The European Public Prosecutor’s Office (EPPO) is investigating over 500 cases of suspected fraud involving EU funds for the recovery and resilience facility (RRF), with total damage estimated at €5 billion. This was reported on March 2, 2026, by Follow the Money (FTM), citing the latest data from the EPPO.
According to the EPPO report for the end of 2025, 512 RRF-related cases are actively ongoing, involving nearly 2,000 suspects. Fund fraud now accounts for 21% of all active investigations into expenditure irregularities in EU programs (up from 17% the previous year). In 2025, prosecutors opened nearly 300 new cases specifically related to this fund—a record increase.
Italy leads in the number of cases, with 331 active investigations. This is explained by Italy being the largest recipient of RRF funds (€153 billion out of €394 billion already disbursed), as well as the presence of a proactive financial police force (Guardia di Finanza), which actively uncovers irregularities. Typical schemes include misrepresentation, inflated expenditure, and the diversion of funds intended for the green transition, digitalization, and economic recovery.

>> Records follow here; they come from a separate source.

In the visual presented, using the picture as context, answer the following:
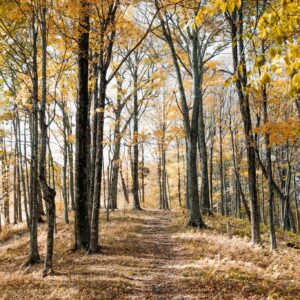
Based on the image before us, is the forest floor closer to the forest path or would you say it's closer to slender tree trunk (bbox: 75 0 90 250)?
the forest path

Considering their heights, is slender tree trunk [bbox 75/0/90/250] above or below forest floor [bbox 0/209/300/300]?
above

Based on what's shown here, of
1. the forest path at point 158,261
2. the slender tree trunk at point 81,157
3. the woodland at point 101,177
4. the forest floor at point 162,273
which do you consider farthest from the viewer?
the slender tree trunk at point 81,157

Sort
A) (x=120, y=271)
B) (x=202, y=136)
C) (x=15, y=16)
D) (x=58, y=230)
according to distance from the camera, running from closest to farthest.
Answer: (x=120, y=271) < (x=15, y=16) < (x=58, y=230) < (x=202, y=136)

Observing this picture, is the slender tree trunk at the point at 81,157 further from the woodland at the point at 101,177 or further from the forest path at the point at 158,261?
the forest path at the point at 158,261

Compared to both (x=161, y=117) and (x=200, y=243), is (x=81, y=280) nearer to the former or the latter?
(x=200, y=243)

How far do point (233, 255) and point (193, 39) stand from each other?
10.1 meters

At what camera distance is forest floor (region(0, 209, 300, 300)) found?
6363 mm

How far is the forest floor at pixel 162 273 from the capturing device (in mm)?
6363

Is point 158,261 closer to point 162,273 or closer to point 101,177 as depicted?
point 162,273

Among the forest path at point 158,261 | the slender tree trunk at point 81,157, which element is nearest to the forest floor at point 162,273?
the forest path at point 158,261

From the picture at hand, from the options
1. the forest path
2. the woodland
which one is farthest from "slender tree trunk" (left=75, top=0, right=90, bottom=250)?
the forest path

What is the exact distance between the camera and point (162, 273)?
306 inches

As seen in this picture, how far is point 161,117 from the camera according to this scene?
1186 inches

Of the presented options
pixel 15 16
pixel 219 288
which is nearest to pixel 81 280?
pixel 219 288
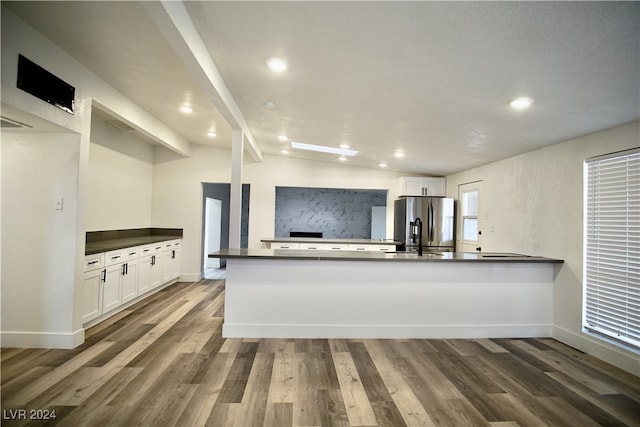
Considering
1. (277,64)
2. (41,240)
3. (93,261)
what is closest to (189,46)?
(277,64)

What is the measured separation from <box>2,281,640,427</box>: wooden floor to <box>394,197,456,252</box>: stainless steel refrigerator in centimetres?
226

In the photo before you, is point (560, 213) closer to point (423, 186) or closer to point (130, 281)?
point (423, 186)

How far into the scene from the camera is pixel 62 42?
2473 millimetres

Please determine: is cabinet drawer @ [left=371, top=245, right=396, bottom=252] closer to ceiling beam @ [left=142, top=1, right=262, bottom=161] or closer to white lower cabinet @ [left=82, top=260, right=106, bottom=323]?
ceiling beam @ [left=142, top=1, right=262, bottom=161]

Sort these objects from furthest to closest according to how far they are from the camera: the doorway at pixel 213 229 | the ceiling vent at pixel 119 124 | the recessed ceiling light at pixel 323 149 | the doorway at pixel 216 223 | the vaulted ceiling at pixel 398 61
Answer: the doorway at pixel 213 229 → the doorway at pixel 216 223 → the recessed ceiling light at pixel 323 149 → the ceiling vent at pixel 119 124 → the vaulted ceiling at pixel 398 61

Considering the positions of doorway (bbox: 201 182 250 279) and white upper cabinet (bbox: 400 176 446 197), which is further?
doorway (bbox: 201 182 250 279)

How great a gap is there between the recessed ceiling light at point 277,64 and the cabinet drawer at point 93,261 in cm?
264

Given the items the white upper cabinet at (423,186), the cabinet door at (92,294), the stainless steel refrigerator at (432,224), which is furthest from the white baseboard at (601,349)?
the cabinet door at (92,294)

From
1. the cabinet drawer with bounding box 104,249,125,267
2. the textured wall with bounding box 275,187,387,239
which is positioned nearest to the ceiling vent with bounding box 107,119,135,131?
the cabinet drawer with bounding box 104,249,125,267

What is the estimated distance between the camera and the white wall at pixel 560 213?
2.83m

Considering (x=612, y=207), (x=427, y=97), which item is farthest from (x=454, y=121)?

Follow the Money emphasizes that, given that approximately €180 billion of the RRF’s total €577 billion pool remains unused as of early 2026, the volume of identified fraud is likely to continue to grow in the coming months.
The prosecutor’s office and the publication warn that weaknesses in oversight and verification at the European Commission and Member State level increase the risks. The European Court of Auditors (ECA) already issued a special report in February 2026 highlighting gaps in the systems for detecting, reporting, and correcting RRF fraud.
The scandal is increasing pressure on Brussels: critics are demanding tighter oversight and transparency to avoid further erosion of trust in European funds.